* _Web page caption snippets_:
"""

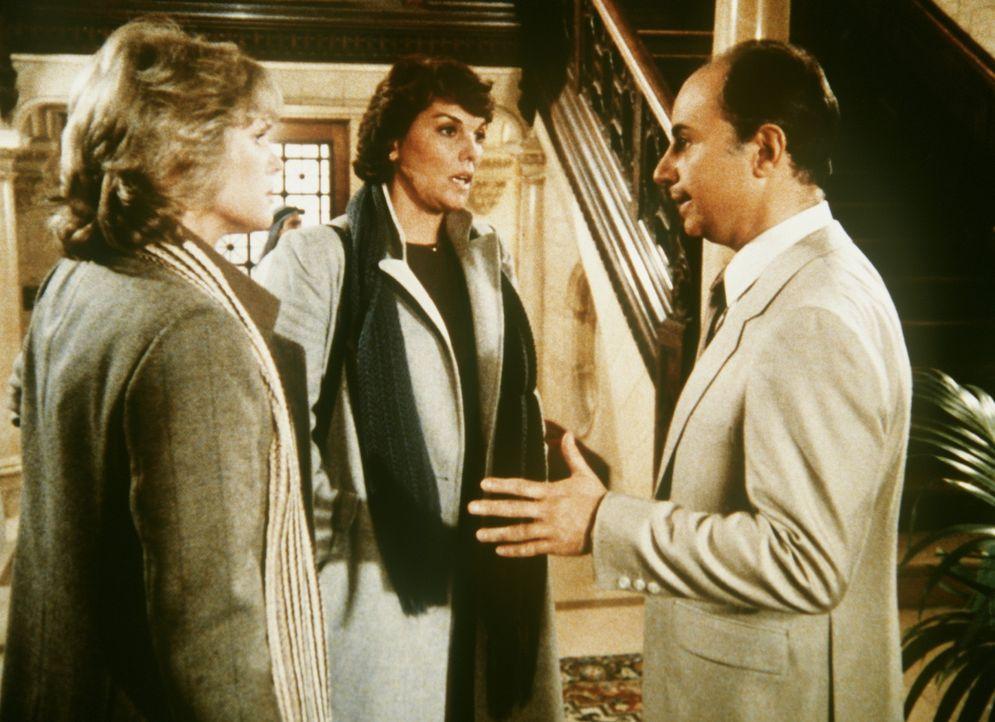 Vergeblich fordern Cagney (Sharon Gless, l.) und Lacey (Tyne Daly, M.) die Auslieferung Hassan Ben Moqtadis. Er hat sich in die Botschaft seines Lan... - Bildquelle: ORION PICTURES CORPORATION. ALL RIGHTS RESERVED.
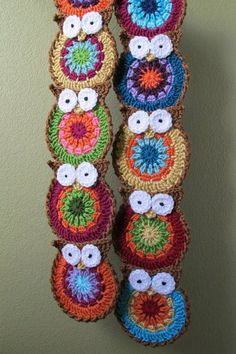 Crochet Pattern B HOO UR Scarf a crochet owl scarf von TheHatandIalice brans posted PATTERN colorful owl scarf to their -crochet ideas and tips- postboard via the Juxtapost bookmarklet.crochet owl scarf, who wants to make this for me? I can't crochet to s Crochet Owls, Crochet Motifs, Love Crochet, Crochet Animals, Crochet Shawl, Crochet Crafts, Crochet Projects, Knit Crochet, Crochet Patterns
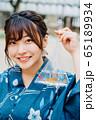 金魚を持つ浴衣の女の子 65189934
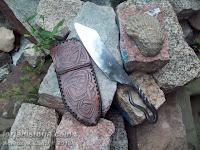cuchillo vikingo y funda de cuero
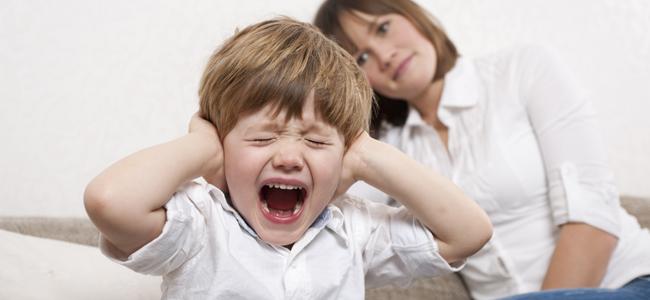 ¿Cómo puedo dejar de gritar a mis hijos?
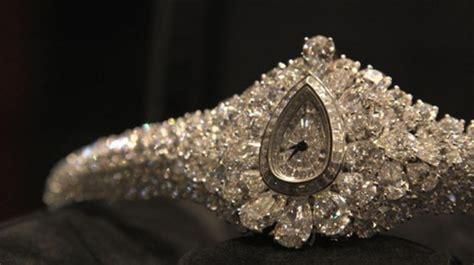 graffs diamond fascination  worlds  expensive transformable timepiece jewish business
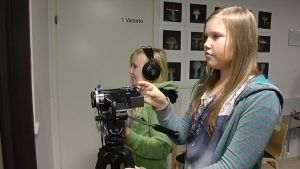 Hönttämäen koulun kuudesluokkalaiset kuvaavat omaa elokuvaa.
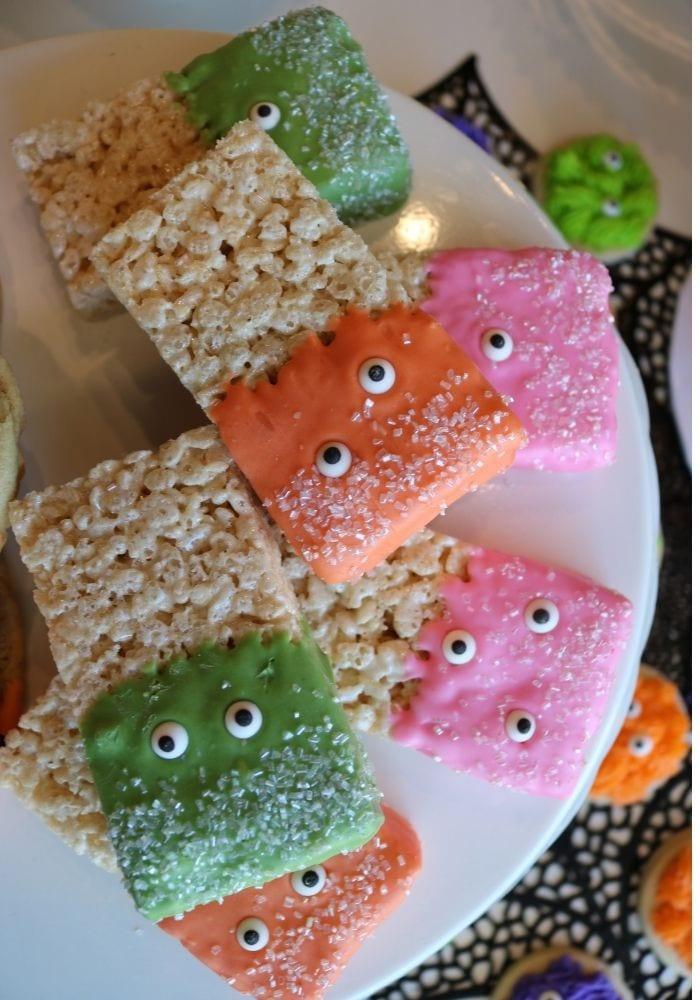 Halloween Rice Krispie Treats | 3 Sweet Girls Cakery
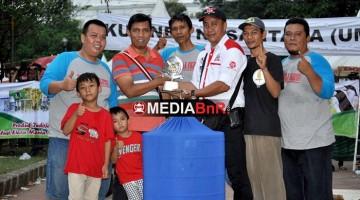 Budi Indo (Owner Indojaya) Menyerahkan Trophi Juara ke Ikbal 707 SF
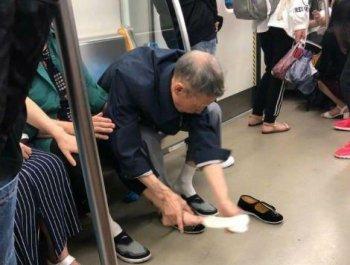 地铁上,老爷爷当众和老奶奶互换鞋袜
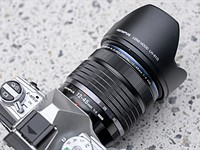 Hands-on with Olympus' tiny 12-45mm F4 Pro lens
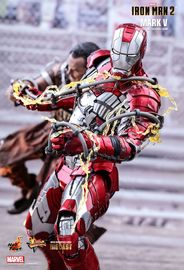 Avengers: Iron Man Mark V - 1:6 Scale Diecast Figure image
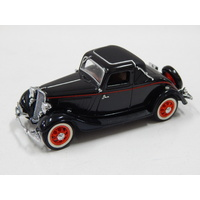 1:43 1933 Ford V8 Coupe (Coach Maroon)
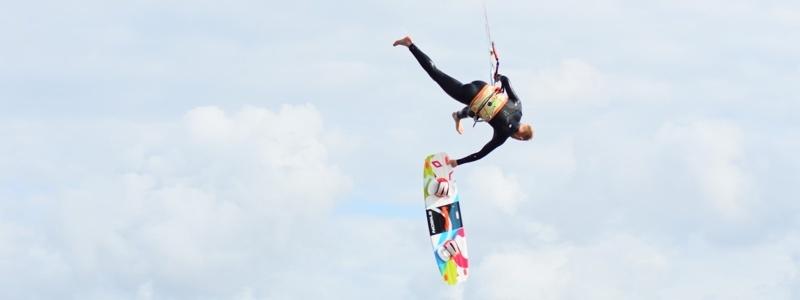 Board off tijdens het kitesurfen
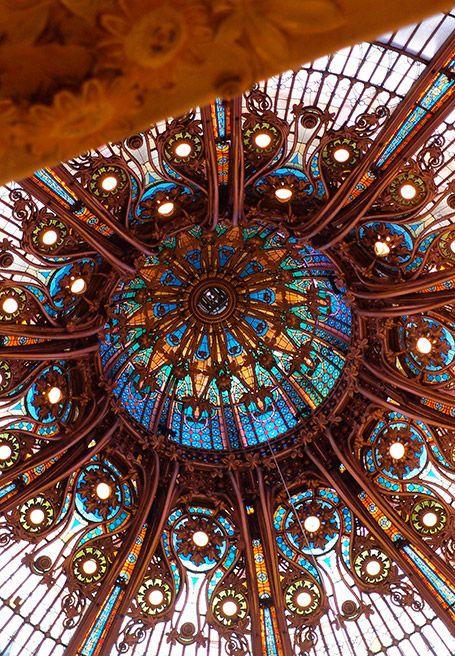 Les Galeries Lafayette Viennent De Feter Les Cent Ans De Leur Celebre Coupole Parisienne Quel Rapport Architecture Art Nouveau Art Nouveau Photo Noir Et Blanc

"""

* _WHAT TO DO_:
Quote the preceding records in their entirety, excluding every picture.

* _TASK ANSWER_:
 Vergeblich fordern Cagney (Sharon Gless, l.) und Lacey (Tyne Daly, M.) die Auslieferung Hassan Ben Moqtadis. Er hat sich in die Botschaft seines Lan... - Bildquelle: ORION PICTURES CORPORATION. ALL RIGHTS RESERVED.
 Crochet Pattern B HOO UR Scarf a crochet owl scarf von TheHatandIalice brans posted PATTERN colorful owl scarf to their -crochet ideas and tips- postboard via the Juxtapost bookmarklet.crochet owl scarf, who wants to make this for me? I can't crochet to s Crochet Owls, Crochet Motifs, Love Crochet, Crochet Animals, Crochet Shawl, Crochet Crafts, Crochet Projects, Knit Crochet, Crochet Patterns
 金魚を持つ浴衣の女の子 65189934
cuchillo vikingo y funda de cuero
 ¿Cómo puedo dejar de gritar a mis hijos?
 graffs diamond fascination  worlds  expensive transformable timepiece jewish business
 Hönttämäen koulun kuudesluokkalaiset kuvaavat omaa elokuvaa.
 Halloween Rice Krispie Treats | 3 Sweet Girls Cakery
 Budi Indo (Owner Indojaya) Menyerahkan Trophi Juara ke Ikbal 707 SF
 地铁上,老爷爷当众和老奶奶互换鞋袜
 Hands-on with Olympus' tiny 12-45mm F4 Pro lens
 Avengers: Iron Man Mark V - 1:6 Scale Diecast Figure image
 1:43 1933 Ford V8 Coupe (Coach Maroon)
 Board off tijdens het kitesurfen
 Les Galeries Lafayette Viennent De Feter Les Cent Ans De Leur Celebre Coupole Parisienne Quel Rapport Architecture Art Nouveau Art Nouveau Photo Noir Et Blanc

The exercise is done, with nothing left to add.